REQUIRED WORK: Write out the passage of the time series forecasting text below, from "When ADF says" up to and including "differencing is needed.".

## BEGIN TEXT SHOWN

Time Series Forecasting with Python — Deep Dive

Stationarity and why it matters

Most statistical forecasting methods assume stationarity — the statistical properties (mean, variance) do not change over time. Non-stationary series must be transformed before modeling.

Testing for stationarity

from statsmodels.tsa.stattools import adfuller, kpss

def stationarity_tests(series: pd.Series) -> dict:
    """Run ADF and KPSS tests; interpret jointly."""
    adf_stat, adf_p, *_ = adfuller(series.dropna())
    kpss_stat, kpss_p, *_ = kpss(series.dropna(), regression="c")
    
    return {
        "adf_statistic": adf_stat,
        "adf_p_value": adf_p,
        "adf_stationary": adf_p < 0.05,
        "kpss_statistic": kpss_stat,
        "kpss_p_value": kpss_p,
        "kpss_stationary": kpss_p > 0.05,
    }

When ADF says stationary but KPSS says non-stationary, the series is likely trend-stationary (stationary after removing a deterministic trend). When both say non-stationary, differencing is needed.

Fractional differencing for financial data

Standard integer differencing (d=1) removes too much memory from price series, destroying useful long-range autocorrelation. Fractional differencing preserves more signal:

import numpy as np
import pandas as pd

def frac_diff_weights(d: float, size: int, threshold: float = 1e-5) -> np.ndarray:
    """Compute weights for fractional differencing."""
    weights = [1.0]
    for k in range(1, size):
        w = -weights[-1] * (d - k + 1) / k
        if abs(w) < threshold:
            break
        weights.append(w)
    return np.array(weights[::-1])

def frac_diff(series: pd.Series, d: float = 0.4) -> pd.Series:
    """Apply fractional differencing of order d."""
    weights = frac_diff_weights(d, len(series))
    width = len(weights)
    result = pd.Series(index=series.index, dtype=float)
    
    for i in range(width - 1, len(series)):
        window = series.iloc[i - width + 1 : i + 1].values
        result.iloc[i] = np.dot(weights, window)
    
    return result

Choose d as the minimum value that makes the series stationary (ADF p-value < 0.05). Typically d is between 0.3 and 0.6 for financial returns.

GARCH for volatility forecasting

ARIMA forecasts the level of a series; GARCH forecasts its volatility. Together they model both the expected return and its uncertainty:

from arch import arch_model

def fit_garch(returns: pd.Series) -> dict:
    """Fit GARCH(1,1) and forecast next-day volatility."""
    model = arch_model(returns * 100, vol="Garch", p=1, q=1, dist="t")
    result = model.fit(disp="off")
    
    forecast = result.forecast(horizon=1)
    next_day_vol = np.sqrt(forecast.variance.iloc[-1, 0]) / 100
    
    return {
        "omega": result.params["omega"],
        "alpha": result.params["alpha[1]"],
        "beta": result.params["beta[1]"],
        "persistence": result.params["alpha[1]"] + result.params["beta[1]"],
        "next_day_volatility": next_day_vol,
        "aic": result.aic,
    }

Persistence (alpha + beta) near 1.0 indicates volatility shocks decay slowly — a hallmark of financial markets. EGARCH and GJR-GARCH variants capture the leverage effect (negative returns increase volatility more than positive returns of equal magnitude).

## END TEXT SHOWN
## BEGIN MATERIAL PROVIDED

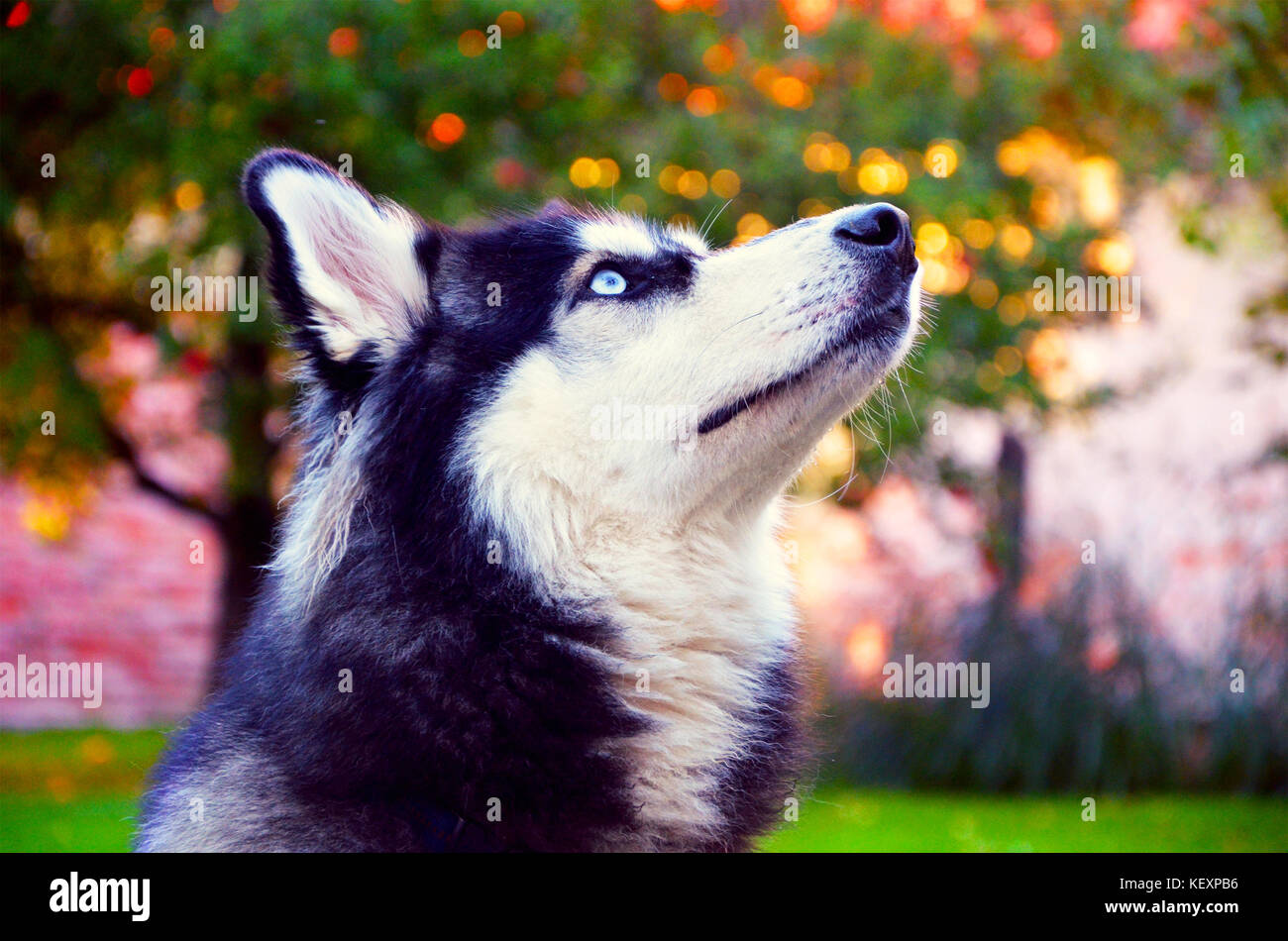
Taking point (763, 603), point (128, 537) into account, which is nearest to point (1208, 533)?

## END MATERIAL PROVIDED

THE COMPLETED TASK:
When ADF says stationary but KPSS says non-stationary, the series is likely trend-stationary (stationary after removing a deterministic trend). When both say non-stationary, differencing is needed.